DATA FOR ANALYSIS »
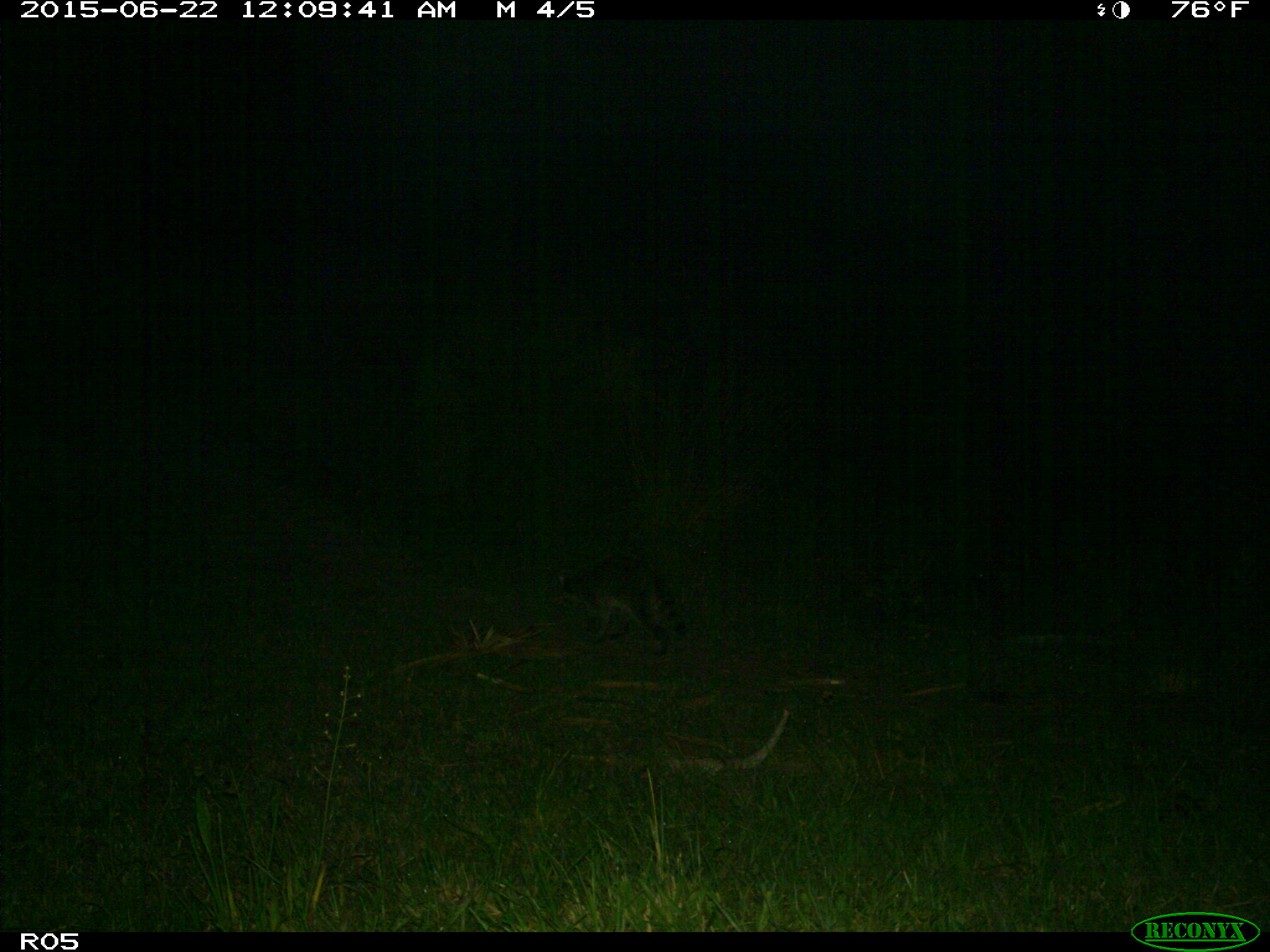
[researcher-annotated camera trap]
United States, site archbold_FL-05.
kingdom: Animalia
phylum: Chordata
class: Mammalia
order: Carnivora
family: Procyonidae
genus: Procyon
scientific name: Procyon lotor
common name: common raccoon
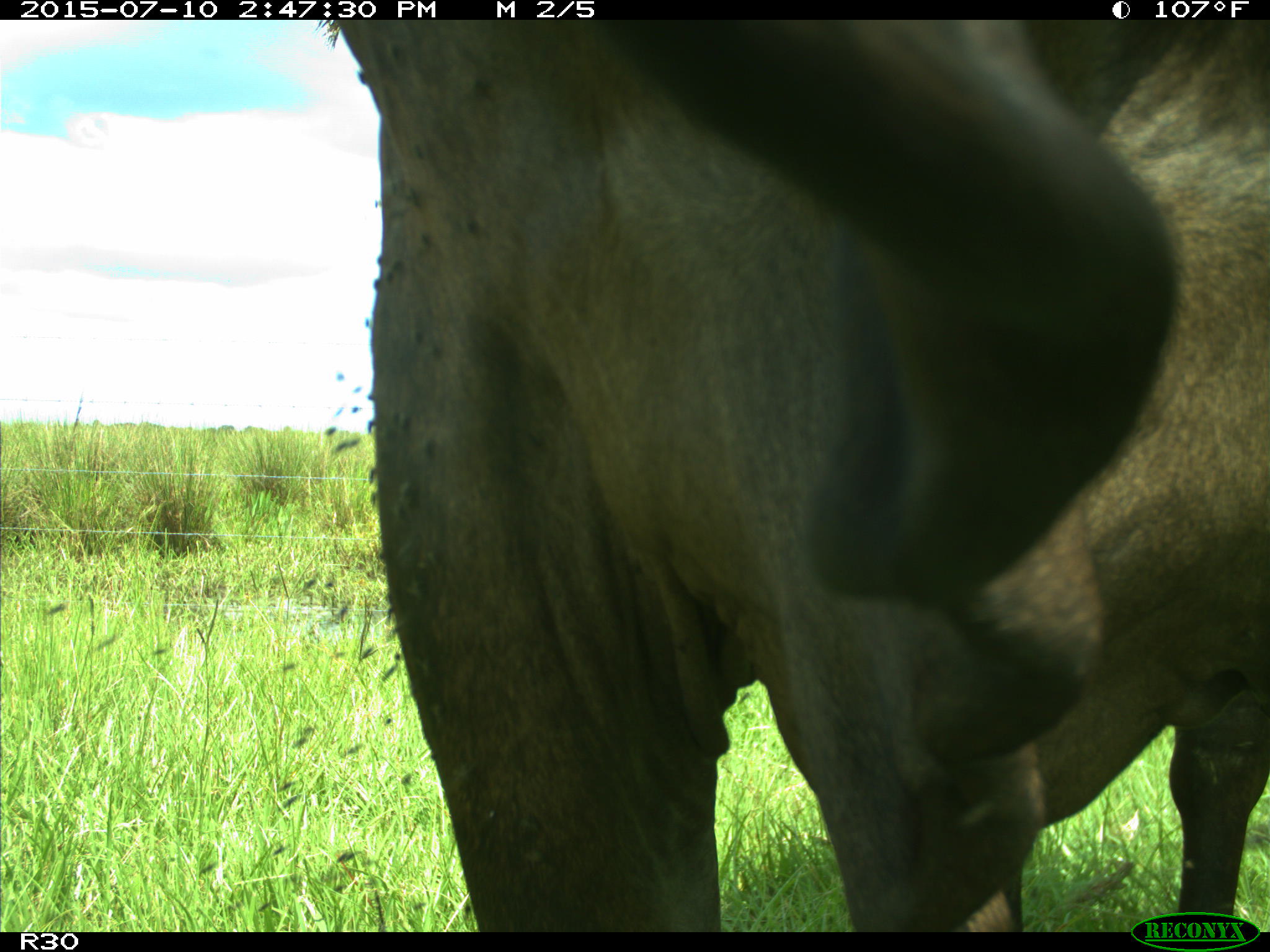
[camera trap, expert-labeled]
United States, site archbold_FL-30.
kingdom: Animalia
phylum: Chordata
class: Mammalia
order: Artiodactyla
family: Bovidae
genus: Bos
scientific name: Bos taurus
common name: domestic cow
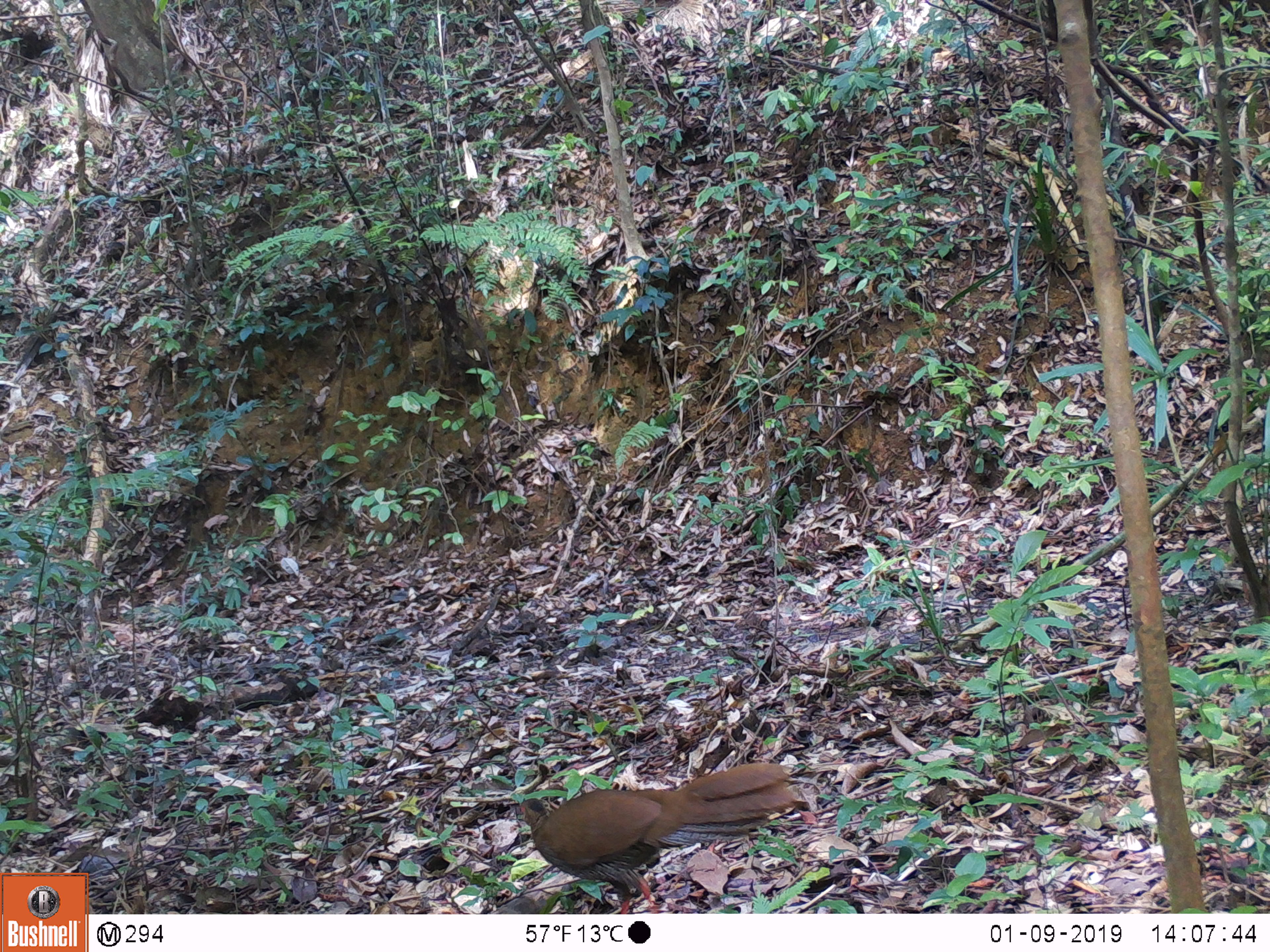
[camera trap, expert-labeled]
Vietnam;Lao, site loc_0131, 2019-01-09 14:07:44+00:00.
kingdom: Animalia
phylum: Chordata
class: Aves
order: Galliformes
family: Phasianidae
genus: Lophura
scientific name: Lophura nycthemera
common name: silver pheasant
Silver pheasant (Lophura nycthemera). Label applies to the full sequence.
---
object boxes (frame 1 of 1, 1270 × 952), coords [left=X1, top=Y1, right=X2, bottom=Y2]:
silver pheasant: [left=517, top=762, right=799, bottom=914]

ACTIVITY » Please write out the whole listing exactly, but not the pictures in it.

EXERCISE RESULT »
[researcher-annotated camera trap]
United States, site archbold_FL-05.
kingdom: Animalia
phylum: Chordata
class: Mammalia
order: Carnivora
family: Procyonidae
genus: Procyon
scientific name: Procyon lotor
common name: common raccoon
[camera trap, expert-labeled]
United States, site archbold_FL-30.
kingdom: Animalia
phylum: Chordata
class: Mammalia
order: Artiodactyla
family: Bovidae
genus: Bos
scientific name: Bos taurus
common name: domestic cow
[camera trap, expert-labeled]
Vietnam;Lao, site loc_0131, 2019-01-09 14:07:44+00:00.
kingdom: Animalia
phylum: Chordata
class: Aves
order: Galliformes
family: Phasianidae
genus: Lophura
scientific name: Lophura nycthemera
common name: silver pheasant
Silver pheasant (Lophura nycthemera). Label applies to the full sequence.
---
object boxes (frame 1 of 1, 1270 × 952), coords [left=X1, top=Y1, right=X2, bottom=Y2]:
silver pheasant: [left=517, top=762, right=799, bottom=914]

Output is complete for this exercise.